You are viewing a plain text version of this content. The canonical link for it is here.
Posted to issues@spark.apache.org by "yahsuan, chang (JIRA)" <ji...@apache.org> on 2016/12/05 09:08:59 UTC
[jira] [Reopened] (SPARK-18712) keep the order of sql expression and support short circuit

     [ https://issues.apache.org/jira/browse/SPARK-18712?page=com.atlassian.jira.plugin.system.issuetabpanels:all-tabpanel ]

yahsuan, chang reopened SPARK-18712:
------------------------------------

Thanks for your reply, but I still have some question.

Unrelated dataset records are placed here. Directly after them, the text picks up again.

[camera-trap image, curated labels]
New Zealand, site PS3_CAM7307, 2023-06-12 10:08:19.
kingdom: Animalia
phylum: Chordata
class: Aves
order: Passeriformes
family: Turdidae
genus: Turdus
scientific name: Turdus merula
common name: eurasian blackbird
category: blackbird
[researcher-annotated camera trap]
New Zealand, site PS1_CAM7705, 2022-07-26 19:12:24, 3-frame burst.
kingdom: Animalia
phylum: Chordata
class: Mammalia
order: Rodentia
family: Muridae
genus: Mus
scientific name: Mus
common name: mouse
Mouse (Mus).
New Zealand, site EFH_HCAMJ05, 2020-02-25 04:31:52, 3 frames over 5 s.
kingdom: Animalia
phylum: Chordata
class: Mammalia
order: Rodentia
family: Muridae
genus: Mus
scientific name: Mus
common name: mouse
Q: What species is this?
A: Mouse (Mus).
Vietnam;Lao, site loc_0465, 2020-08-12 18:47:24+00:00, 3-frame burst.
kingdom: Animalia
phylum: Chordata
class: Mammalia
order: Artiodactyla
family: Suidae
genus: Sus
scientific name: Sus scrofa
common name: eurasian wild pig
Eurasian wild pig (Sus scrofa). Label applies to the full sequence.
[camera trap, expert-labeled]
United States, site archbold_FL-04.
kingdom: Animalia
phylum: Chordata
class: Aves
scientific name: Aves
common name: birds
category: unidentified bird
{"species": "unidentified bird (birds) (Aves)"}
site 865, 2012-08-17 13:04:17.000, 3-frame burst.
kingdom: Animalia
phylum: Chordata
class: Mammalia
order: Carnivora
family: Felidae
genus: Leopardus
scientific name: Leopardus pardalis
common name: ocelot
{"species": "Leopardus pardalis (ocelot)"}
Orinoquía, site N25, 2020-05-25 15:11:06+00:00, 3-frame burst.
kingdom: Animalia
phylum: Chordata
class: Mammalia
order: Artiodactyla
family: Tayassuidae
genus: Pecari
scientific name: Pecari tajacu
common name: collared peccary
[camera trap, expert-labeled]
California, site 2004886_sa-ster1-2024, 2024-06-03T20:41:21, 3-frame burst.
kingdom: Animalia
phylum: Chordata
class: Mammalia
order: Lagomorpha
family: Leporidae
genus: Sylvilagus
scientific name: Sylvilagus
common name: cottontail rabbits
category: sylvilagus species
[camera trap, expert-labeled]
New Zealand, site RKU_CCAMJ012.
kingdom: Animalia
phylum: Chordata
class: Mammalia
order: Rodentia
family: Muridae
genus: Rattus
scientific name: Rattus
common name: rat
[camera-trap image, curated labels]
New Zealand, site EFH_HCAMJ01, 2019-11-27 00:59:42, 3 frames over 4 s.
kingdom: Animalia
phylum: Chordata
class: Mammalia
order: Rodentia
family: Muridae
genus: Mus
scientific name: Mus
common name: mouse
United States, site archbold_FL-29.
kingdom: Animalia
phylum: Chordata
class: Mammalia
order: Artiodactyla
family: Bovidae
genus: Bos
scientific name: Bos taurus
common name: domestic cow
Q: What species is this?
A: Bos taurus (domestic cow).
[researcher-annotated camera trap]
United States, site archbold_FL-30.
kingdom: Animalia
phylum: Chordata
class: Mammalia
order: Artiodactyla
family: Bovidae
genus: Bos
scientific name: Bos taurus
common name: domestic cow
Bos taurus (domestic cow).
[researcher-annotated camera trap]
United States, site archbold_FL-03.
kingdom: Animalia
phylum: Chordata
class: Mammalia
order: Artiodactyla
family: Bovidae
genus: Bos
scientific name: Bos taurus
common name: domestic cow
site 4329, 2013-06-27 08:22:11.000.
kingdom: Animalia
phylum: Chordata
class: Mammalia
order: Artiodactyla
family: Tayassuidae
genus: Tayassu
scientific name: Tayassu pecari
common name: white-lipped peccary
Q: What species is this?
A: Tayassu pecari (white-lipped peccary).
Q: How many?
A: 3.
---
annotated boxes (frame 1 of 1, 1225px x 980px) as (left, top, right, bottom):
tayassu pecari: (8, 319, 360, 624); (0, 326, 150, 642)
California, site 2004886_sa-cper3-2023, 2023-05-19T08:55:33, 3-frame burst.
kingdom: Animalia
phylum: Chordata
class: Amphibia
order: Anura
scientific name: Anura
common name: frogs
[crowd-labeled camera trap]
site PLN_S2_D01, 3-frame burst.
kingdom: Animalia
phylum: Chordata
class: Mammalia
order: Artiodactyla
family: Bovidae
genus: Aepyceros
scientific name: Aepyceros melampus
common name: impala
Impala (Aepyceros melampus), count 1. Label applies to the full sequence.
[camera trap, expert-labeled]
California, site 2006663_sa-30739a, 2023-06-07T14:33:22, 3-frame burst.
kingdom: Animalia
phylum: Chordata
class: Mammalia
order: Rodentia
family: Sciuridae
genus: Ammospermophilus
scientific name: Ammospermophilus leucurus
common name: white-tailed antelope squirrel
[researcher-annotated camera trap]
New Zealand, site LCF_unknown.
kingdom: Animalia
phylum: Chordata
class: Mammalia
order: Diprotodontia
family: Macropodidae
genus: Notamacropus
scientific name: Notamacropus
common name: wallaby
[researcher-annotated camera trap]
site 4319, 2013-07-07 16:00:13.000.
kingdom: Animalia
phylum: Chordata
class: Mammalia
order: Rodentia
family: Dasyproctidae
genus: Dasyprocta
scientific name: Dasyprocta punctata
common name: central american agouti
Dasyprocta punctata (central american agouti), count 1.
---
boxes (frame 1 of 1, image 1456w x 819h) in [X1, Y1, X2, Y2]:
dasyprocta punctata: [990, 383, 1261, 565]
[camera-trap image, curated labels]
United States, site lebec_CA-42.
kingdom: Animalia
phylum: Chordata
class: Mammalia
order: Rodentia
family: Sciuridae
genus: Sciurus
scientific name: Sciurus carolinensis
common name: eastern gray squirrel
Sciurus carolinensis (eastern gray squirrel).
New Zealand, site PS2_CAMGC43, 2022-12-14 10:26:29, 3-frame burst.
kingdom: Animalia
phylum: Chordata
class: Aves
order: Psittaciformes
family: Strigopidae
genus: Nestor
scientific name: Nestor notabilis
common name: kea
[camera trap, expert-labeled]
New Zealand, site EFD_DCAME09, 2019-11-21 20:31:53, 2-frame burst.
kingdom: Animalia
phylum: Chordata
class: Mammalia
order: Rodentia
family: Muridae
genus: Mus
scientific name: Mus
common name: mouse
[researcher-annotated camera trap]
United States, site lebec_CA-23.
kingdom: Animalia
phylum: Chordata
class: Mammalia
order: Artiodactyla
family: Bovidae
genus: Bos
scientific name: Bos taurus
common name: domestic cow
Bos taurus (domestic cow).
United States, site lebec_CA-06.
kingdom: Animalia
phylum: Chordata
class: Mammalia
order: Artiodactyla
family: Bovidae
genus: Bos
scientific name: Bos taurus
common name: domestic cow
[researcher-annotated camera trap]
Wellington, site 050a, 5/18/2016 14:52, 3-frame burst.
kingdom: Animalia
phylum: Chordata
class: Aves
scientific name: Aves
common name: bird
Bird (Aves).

In my code, all functions are deterministic. There is no randomness in there. 
Did I misunderstand anything?

Also, for the optimization purpose, I think allow user to hint the order of operation is helpful since user might have insight about their data.

For example, use a quick filter f1 to filter out most data, and then use a slow filter f2 to do more complicated filtering.

I try the following code

{code}
import pyspark
import pyspark.sql.functions as F
import pyspark.sql.types as T

sc = pyspark.SparkContext()
sqlc = pyspark.SQLContext(sc)


def f(x):
    print('f', x)
    return True if x in (2, 3) else False


def g(x):
    print('g', x)
    return True if x % 2 == 0 else False

ff = F.udf(f, T.BooleanType())
gg = F.udf(g, T.BooleanType())

df = sqlc.range(5)
df = df.where(ff('id')).where(gg('id'))    
df.show()
{code}

and got two different output from spark 1.5.2 and spark 2.0.0

{code}
# spark 1.5.2, function g only is invoked for 2, and 3
('f', 0)
('f', 3)
('f', 4)
('g', 3)
('f', 1)
('f', 2)
('g', 2)
+---+
| id|
+---+
|  2|
+---+
{code}

{code}
# spark 2.0.2, function g is invoked for all data
('f', 0)
('g', 0)
('f', 2)
('g', 2)
('f', 1)
('g', 1)
('f', 3)
('g', 3)
('f', 4)
('g', 4)
+---+
| id|
+---+
|  2|
+---+
{code}

I am very curious about the reason or trade-off about this change of behavior.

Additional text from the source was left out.